Chapter 3: Networked Communications

In the movie Robots, there is no real concept on the internet. We never see any communication between the characters that aren't either over the phone (pay phone or house phone) or in person. At one point, we even see Rodney receive a letter from his parents. We never even see hints of devices that could transmit information over the medium of the internet. This begs the question of whether or not computers could ever exist in the world of Robots. Where would they draw the line between a robot and a computer? If there were specific robots for doing computing then would other robots own them? This may explain why we don't see the internet present in Robots.

Chapter 4: Intellectual Property

In the movie Robots, the topic of intellectual property could be discussed in terms of Ratchet taking over Bigweld Industries and changing the trademark that Bigweld has worked to create. The motto "see a need, fill a need" that Bigweld had trademarked becomes overshadowed by Ratchet's switch to making only new things and not helping the old. 

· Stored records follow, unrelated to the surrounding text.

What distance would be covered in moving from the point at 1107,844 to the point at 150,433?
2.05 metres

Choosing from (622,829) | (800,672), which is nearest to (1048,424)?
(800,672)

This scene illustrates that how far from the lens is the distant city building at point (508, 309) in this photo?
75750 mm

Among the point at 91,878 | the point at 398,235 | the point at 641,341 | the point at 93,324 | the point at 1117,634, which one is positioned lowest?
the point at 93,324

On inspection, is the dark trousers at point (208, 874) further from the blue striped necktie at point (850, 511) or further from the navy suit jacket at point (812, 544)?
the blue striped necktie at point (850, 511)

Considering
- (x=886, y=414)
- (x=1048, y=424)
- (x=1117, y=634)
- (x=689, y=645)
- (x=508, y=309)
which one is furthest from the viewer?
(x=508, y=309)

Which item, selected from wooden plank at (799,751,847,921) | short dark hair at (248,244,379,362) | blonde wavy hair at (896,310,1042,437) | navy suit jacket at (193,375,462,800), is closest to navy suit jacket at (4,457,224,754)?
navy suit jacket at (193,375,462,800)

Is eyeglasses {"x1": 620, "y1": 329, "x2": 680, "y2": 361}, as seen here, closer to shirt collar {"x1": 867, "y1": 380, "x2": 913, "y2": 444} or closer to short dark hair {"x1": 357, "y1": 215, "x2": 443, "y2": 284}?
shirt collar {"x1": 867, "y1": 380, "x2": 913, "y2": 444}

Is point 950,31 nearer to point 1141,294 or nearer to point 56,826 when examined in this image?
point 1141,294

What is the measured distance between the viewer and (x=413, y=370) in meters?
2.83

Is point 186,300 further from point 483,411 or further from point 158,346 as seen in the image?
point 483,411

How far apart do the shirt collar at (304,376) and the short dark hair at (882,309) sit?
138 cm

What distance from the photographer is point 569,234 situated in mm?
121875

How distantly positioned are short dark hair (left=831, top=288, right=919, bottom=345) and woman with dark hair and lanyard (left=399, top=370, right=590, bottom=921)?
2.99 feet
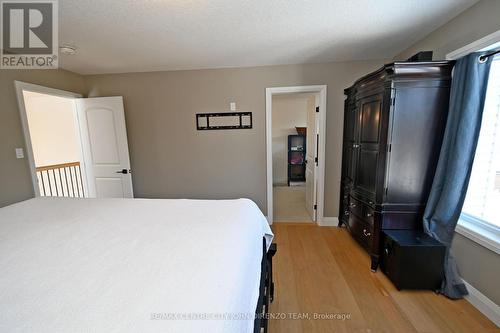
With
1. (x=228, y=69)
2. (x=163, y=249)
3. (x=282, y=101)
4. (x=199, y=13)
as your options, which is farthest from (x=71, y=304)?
(x=282, y=101)

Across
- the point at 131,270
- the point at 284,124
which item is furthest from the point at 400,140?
the point at 284,124

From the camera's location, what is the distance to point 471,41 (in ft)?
5.17

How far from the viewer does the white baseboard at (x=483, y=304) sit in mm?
1429

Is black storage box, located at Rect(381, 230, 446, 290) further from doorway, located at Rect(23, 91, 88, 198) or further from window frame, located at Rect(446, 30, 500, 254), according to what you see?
doorway, located at Rect(23, 91, 88, 198)

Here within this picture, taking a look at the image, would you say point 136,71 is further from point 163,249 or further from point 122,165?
point 163,249

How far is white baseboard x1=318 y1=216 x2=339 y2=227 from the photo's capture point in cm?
301

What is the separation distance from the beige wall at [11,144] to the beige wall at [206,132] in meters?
0.95

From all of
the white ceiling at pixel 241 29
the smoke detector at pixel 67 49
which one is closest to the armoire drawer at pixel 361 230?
the white ceiling at pixel 241 29

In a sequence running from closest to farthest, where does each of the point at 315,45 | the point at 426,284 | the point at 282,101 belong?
the point at 426,284
the point at 315,45
the point at 282,101

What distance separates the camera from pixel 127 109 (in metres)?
3.02

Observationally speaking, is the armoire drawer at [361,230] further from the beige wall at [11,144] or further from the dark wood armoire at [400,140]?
the beige wall at [11,144]

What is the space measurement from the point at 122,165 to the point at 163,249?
253cm

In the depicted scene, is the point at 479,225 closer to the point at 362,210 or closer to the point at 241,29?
the point at 362,210

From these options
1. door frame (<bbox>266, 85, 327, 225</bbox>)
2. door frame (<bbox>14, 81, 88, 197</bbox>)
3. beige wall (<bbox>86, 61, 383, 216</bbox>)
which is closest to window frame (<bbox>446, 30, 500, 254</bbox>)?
beige wall (<bbox>86, 61, 383, 216</bbox>)
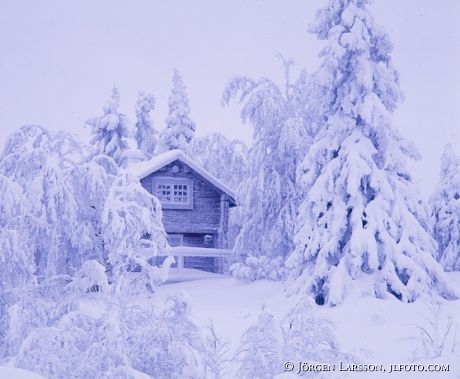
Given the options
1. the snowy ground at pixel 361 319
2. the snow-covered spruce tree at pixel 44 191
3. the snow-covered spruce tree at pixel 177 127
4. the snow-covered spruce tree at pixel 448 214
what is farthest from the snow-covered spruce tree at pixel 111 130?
the snow-covered spruce tree at pixel 448 214

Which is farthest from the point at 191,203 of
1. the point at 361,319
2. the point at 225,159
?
the point at 361,319

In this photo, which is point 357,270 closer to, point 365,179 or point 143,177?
point 365,179

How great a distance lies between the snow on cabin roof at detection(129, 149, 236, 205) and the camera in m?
21.0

Chapter 5: Information Privacy

Information privacy doesn’t seem to play a huge role in the movie, but there are scenarios like when Rodney calls his dad, he then starts to get ads that advertise phone plans based on his relationship with his father. His privacy is also invading when he enters Robot City as Fender takes pictures of him without his permission.

Chapter 6: Privacy and the Government

The movie Robots has a strong theme of the unjust abridgment of people's right to privacy. The parts that the robots are denied in the movie act as a metaphor for data mining. This term is defined in the chapter as searching for patterns in large amounts of data. Any patterns that emerge can help businesses to turn a profit. Money is the motivator of the societal changes in the movie, as Ratchet, who is the one in charge of Big Weld Industries, says that he will "[suck] every loose penny...out of Mr. and Mrs. Average-Knucklehead". The movie asserts that if there is no money in it, there is no reason to care for the common person. The chapter references the collection of information in order to improve profits as harmful when it does not take into account the implications on society. An example of this sort of profiling in the film is that those who are poor have an innate disadvantage because of the high cost of upgrades. 

Chapter 7: Computer and Network Security

In the movie Robots, there is no concept of the internet which means that there would be no need to have network security. The robots themselves are represented to have physical parts that make them work but there isn't a way for one to change them without providing some sort of physical modification. However, computer and network security could be seen in the context of Tim. Tim controls the gate to BigWeld Industries and does what he is supposed to and doesn't let those in who aren't supposed to be there, but he has his flaws in that he is easily fooled. He lets Rodney and Fender in when in disguise believing that they belong. This is a flaw in his ability to protect the gate. Although he isn't a computer, he is a security system for Bigweld Industries.

Chapter 8: Computer Reliability

In the movie, Robots, Rodney spends a lot of his time trying to fix old robots because they are in need of new parts but they can't get them. This calls into question the reliability of the robots. In one scene we actually see Rodney fixing the circuitry in Bigweld after he was hit in the head by Rachet. Since the robots possess human qualities, then we can assess their software reliability based on how good the decisions are that they make. Given that they have human-like qualities, the robots make many right and wrong decisions throughout the film. Bigweld made a poor decision to quit and leave the company in Rachet's hands but then made a good decision to help Rodney and the gang fight back against Rachet and his mom. 

Chapter 10: Work and Wealth

In the movie, Robots, they live in a society very similar to one in which we do. However, they don't have the same worries about robots taking over their jobs since they are all already robots. We see that their society is dominated by Bigweld Industries, which is the sole provider of parts for the bots. This monopoly doesn't create much competition but it does mean that inventor bots have a chance to show their work off to Bigweld himself. This helps to motivate a "Winner-Take-All" society since only those are successful will have a lot of wealth.